*Required task*
In the court opinion, on what date did the plaintiff amend the complaint to add the fraternity as a party?

*Text block*
▼▼▼

Summary
requiring a "connection" between assaultive conduct and corporate defendant to prove it assisted in assault
Summary of this case from Brownlee v. Catholic Charities of the Archdiocese of Chi.Opinion
No. 1–11–0306.
2011-12-16
Jeffrey S. Deutschman, Deutschman & Associates, P.C., Chicago, for Appellant. Curt J. Schlom, Melissa A. Murphy-Petros, Craig M. Derrig, Wilson, Elser, Moskowitz, Edelman & Dicker LLP, Chicago, for Appellee.
Jeffrey S. Deutschman, Deutschman & Associates, P.C., Chicago, for Appellant. Curt J. Schlom, Melissa A. Murphy-Petros, Craig M. Derrig, Wilson, Elser, Moskowitz, Edelman & Dicker LLP, Chicago, for Appellee.
OPINION
Presiding Justice R. GORDON delivered the judgment of the court, with opinion.
¶ 1 On April 30, 2010, plaintiff Jane Doe, an 18–year–old freshman at the University of Chicago (the University), was allegedly sexually assaulted by Eric M., another student at the University. Plaintiff attended a party at the University's chapter of defendant fraternity Psi Upsilon International, where she became heavily intoxicated, allegedly leaving her vulnerable to Eric M.'s attack later that night at his off-campus apartment. Plaintiff brought suit against defendant, alleging that it personally assisted and encouraged Eric M.'s acts of gender-related violence in violation of the Gender Violence Act (the Act) ( 740 ILCS 82/1 et seq. (West 2008)). Defendant filed a motion to dismiss the count against it pursuant to section 2–615 of the Code of Civil Procedure (the Code) ( 735 ILCS 5/2–615 (West 2008)), arguing that it was not a “person” under the Act and that the allegations of the complaint did not demonstrate that defendant personally assisted Eric M. in his alleged assault against plaintiff. The trial court granted defendant's motion to dismiss and plaintiff appeals, arguing that (1) defendant is a “person” under the Act and (2) the complaint was factually sufficient. We affirm.
While plaintiff brought suit against “Psi Upsilon International,” the record and defendant's brief indicate that the actual name of the entity is “Psi Upsilon Fraternity, Inc.”
¶ 2 BACKGROUND
¶ 3 On September 8, 2010, plaintiff filed suit against the University and Eric M., and on October 27, 2010, plaintiff amended the complaint, adding defendant as a party. Count VI of the amended complaint, the sole count against defendant, alleges the following facts. At the time of the events at issue, plaintiff was a freshman at the University, while Eric M. was a senior. Eric M. resided at an off-campus apartment in Chicago with his girlfriend. On April 29, 2010, defendant held a party at its fraternity house on campus that was open to all University students and defendant served alcohol to all students in attendance, regardless of age. Plaintiff attended defendant's party, where she met Eric M.; “[p]laintiff had been drinking heavily at this party and was obviously intoxicated and vulnerable.” Plaintiff did not allege that Eric M. was a member of the fraternity.

▲▲▲

*Provided material*

▼▼▼

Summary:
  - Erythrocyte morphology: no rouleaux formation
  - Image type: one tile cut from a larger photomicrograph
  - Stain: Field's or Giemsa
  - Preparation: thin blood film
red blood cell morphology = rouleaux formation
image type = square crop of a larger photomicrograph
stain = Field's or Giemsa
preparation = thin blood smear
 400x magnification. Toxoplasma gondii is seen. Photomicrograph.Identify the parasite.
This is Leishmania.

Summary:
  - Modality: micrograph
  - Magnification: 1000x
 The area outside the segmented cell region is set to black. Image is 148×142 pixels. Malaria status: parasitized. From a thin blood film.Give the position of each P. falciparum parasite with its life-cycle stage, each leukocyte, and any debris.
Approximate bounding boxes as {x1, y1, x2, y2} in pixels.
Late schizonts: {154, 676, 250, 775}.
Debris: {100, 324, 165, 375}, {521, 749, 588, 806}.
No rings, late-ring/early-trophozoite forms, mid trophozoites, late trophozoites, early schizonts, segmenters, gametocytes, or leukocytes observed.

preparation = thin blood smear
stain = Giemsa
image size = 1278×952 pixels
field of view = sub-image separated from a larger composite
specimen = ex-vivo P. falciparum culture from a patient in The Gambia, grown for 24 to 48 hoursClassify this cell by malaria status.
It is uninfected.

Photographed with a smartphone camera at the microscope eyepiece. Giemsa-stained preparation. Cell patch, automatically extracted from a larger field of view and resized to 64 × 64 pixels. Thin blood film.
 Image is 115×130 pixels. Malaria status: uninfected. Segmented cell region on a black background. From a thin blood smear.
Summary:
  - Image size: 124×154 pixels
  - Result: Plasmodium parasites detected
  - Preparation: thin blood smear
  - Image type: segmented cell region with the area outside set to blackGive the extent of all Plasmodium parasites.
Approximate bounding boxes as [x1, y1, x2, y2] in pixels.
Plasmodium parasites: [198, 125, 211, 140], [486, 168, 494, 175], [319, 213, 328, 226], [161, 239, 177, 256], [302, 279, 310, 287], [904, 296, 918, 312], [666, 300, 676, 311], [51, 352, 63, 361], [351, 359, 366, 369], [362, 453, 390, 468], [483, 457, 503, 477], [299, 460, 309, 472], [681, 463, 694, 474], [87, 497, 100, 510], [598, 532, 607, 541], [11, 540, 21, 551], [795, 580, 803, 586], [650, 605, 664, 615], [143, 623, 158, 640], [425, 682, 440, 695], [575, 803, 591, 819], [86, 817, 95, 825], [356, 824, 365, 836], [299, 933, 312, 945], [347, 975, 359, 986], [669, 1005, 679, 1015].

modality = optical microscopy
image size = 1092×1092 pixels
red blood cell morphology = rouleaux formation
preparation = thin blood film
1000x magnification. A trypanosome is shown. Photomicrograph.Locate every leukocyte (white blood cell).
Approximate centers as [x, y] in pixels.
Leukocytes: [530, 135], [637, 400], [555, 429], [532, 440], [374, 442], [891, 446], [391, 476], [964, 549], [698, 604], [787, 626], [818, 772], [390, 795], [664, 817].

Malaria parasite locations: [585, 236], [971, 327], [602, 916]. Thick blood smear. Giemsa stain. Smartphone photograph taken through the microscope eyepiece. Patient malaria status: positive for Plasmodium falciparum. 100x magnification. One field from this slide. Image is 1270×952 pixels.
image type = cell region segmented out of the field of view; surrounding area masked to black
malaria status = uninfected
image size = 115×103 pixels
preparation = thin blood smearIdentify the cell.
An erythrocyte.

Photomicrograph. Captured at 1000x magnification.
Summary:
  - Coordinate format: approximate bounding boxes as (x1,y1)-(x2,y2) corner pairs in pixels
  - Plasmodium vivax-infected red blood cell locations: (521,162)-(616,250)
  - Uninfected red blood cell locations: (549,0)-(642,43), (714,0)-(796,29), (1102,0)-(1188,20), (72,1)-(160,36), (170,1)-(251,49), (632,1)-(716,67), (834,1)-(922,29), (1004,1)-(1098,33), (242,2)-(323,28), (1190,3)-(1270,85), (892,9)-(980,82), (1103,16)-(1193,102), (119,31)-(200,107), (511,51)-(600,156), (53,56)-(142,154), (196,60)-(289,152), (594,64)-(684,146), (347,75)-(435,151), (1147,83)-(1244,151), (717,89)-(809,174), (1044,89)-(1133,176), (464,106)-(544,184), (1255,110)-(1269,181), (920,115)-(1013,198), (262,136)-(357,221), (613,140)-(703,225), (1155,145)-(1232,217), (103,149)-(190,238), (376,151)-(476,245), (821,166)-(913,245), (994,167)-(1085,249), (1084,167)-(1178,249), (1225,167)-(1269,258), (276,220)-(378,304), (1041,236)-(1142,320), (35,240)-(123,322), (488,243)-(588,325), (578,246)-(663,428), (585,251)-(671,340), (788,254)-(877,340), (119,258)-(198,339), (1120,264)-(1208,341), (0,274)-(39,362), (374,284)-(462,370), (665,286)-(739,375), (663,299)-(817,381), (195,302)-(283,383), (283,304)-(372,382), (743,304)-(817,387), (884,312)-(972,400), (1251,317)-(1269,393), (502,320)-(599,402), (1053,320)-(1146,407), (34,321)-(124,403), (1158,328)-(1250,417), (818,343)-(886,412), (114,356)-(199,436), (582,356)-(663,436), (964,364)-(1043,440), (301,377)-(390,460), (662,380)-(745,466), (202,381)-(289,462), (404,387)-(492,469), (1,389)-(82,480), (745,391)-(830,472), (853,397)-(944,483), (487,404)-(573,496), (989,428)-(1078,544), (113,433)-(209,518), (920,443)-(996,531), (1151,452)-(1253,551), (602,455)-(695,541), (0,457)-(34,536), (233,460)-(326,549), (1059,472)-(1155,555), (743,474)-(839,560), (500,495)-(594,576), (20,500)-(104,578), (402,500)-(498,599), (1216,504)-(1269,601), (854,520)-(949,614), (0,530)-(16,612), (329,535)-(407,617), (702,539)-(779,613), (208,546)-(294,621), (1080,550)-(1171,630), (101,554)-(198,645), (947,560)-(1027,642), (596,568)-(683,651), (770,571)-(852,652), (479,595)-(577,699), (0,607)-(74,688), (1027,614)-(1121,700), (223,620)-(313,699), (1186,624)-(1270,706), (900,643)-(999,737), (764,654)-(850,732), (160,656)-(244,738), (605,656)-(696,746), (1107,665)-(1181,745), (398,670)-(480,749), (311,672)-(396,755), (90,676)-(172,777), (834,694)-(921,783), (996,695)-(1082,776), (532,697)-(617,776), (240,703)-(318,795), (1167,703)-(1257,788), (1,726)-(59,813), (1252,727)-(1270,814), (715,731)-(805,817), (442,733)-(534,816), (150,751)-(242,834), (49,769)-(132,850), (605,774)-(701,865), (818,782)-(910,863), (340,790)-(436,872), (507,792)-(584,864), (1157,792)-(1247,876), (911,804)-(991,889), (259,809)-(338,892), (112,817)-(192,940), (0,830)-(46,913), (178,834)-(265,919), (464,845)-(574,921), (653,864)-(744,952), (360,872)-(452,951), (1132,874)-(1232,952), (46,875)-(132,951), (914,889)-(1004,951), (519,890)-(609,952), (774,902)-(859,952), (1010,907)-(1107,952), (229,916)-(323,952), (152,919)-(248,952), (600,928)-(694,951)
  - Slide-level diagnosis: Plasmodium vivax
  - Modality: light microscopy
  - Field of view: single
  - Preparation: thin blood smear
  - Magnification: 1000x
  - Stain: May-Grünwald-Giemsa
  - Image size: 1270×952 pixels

▲▲▲

*Result of this task*
October 27, 2010